Roger Vergé and la cuisine du soleil


As you may or may not know, I am back in school this fall. I am 9 weeks into a 40-week French culinary program in Boulder, Colorado. I am going through a particularly rough patch at the moment—trying to figure out if this is the right school for me or if this is the time to reevaluated my situation and look for a school with better facilities and more dedicated, serious students. It has been an exhilarating, challenging, terrifying and frustrating 2 months.

Yesterday I stormed out of class early so completely frustrated with our tiny under-stocked and overcrowded kitchen and my unmotivated classmates. I couldn’t bring myself to go back today. The class has worn me down. I needed to take a day to breathe and get my bearings back.

I spent the day cooking things I wanted to cook: healthy vegetarian food—no clarified butter, heavy cream or “mother sauces”. Nothing deep-fried, shallow-fried, pan-fried, or even sautéed. No flourless chocolate cakes, crème brûlées, Swiss buttercreams, or chocolate ganache. I needed to remember why I like cooking and re-convince myself that I am actually good at it.

This program has shaken me to the core and made me question my culinary abilities.
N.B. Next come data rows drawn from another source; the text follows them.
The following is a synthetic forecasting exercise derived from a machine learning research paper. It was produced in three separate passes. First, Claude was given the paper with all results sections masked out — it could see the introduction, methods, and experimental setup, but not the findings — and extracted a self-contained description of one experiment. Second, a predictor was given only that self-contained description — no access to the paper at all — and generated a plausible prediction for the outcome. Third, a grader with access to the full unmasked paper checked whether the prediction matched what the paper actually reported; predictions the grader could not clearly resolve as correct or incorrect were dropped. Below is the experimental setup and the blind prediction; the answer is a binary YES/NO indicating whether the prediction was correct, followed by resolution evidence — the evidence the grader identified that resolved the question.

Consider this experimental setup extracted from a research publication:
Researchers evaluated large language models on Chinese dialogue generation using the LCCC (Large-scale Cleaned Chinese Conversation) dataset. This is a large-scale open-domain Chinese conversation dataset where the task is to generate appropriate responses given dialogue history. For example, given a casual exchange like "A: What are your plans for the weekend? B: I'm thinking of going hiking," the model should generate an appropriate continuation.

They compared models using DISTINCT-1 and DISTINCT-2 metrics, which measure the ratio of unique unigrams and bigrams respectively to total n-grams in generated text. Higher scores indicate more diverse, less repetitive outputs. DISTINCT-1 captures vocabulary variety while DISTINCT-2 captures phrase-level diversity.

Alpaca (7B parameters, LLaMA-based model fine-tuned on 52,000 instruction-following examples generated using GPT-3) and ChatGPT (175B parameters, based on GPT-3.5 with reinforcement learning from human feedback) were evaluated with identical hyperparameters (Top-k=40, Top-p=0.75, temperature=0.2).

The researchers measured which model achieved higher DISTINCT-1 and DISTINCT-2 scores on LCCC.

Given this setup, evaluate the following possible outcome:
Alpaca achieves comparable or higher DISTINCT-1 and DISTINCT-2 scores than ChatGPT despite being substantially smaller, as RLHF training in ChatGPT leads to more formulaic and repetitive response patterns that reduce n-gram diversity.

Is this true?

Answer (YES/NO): NO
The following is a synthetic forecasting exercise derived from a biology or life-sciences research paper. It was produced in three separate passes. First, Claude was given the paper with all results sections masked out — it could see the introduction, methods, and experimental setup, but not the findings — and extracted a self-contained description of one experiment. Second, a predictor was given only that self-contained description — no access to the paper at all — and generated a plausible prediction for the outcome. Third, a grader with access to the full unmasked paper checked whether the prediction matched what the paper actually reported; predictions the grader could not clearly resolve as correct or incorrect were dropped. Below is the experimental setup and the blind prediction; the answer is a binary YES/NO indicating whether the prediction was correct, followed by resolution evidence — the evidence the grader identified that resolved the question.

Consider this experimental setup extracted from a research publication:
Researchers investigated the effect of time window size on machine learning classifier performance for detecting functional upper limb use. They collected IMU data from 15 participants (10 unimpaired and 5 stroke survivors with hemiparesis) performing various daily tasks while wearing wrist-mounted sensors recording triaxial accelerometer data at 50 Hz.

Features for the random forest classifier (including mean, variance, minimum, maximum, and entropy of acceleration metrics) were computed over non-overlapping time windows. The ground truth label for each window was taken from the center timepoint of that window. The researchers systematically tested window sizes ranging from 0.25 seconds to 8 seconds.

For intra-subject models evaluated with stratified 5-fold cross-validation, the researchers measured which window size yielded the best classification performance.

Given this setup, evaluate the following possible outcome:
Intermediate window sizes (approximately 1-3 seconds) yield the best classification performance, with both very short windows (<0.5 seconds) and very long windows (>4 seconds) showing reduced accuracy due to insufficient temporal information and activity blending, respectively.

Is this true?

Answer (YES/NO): NO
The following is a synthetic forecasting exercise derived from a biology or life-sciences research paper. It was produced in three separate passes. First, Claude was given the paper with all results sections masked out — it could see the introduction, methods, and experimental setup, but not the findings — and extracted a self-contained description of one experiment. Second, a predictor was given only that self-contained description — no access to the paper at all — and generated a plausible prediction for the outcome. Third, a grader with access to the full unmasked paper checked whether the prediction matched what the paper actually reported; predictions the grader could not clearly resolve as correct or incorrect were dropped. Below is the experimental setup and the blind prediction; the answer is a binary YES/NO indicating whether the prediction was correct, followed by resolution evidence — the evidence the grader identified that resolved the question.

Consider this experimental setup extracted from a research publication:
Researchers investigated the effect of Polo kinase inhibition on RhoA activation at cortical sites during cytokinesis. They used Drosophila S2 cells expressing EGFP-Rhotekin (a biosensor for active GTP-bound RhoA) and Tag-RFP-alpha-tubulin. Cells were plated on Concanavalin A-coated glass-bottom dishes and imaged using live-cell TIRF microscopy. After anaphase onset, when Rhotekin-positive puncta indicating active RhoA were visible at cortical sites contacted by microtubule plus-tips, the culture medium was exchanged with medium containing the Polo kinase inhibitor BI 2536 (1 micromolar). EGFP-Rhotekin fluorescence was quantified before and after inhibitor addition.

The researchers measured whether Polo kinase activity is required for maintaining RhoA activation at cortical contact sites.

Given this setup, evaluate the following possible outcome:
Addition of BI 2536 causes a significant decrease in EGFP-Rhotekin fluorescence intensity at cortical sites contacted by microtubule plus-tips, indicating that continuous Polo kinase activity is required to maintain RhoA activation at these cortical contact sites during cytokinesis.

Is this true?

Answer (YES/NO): YES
It has also made me ponder my “Francophilia” and frazzled my faith in this young, up-and-coming generation…but those are story for another day…

To compliment my day of healthy cooking and remind myself why I chose to turn my life upside down and attend a French culinary school, I decided to do a little research on one famous French chef: Roger Vergé—the chef who was brave enough to distance himself from the traditional cuisine classique and introduced the world to cuisine du soleil, a variation of Provençal cuisine favoring fresh, local ingredients and unpretentious preparation and presentation.

Vergé explained his nouvelle cuisine as “a lighthearted, healthy and natural way of cooking which combines the products of the earth like a bouquet of wild flowers from the garden.” Also know as cuisine heureuse’, Vergé saw his culinary style as the “antithesis of cooking to impress”. His “happy cooking” transformed French gastronomy, and changed and the way generations of French chefs have approached food and fine dining since.

Born in 1930, Vergé grew up in Commentry in the center of France. Perched on a “small wooden bench”, he learned to cook from his aunt Célestine and was inspired by his father, a blacksmith by day and farmer by night, who “in the evenings…tilled God’s earth and brought his mother flavorful, aromatic vegetable for the table.” At 17, he apprenticed to a local chef at Restaurant le Bourbonnais and then moved on to trained at several Michelin-starred restaurants including Tour d’Argent in Paris. He spent time in Morocco, Algeria and Kenya learning and working in the kitchen of the Mansour de Casablanca and L’Oasis which undoubtedly inspired and informed his cuisine of the sun. Upon returning to France he worked in the restaurants Hotel de Paris in Monte Carlo and Le Club de Cavaliere in Le Lavandou where he was exposed to the bright colors and fresh flavors of southern French food.

In 1969, Vergé opened his famous Michelin 3-star restaurant Moulin de Mougins near Cannes. Although French cuisine was still characterized by its heavy use of animal fat —butter, cream, and lard, Vergé’s cuisine of the sun — Mediterranean fare enhanced with vegetable essences and fruit reductions — elevated and celebrated lighter and healthier food, and quickly changed the landscape of French cookery.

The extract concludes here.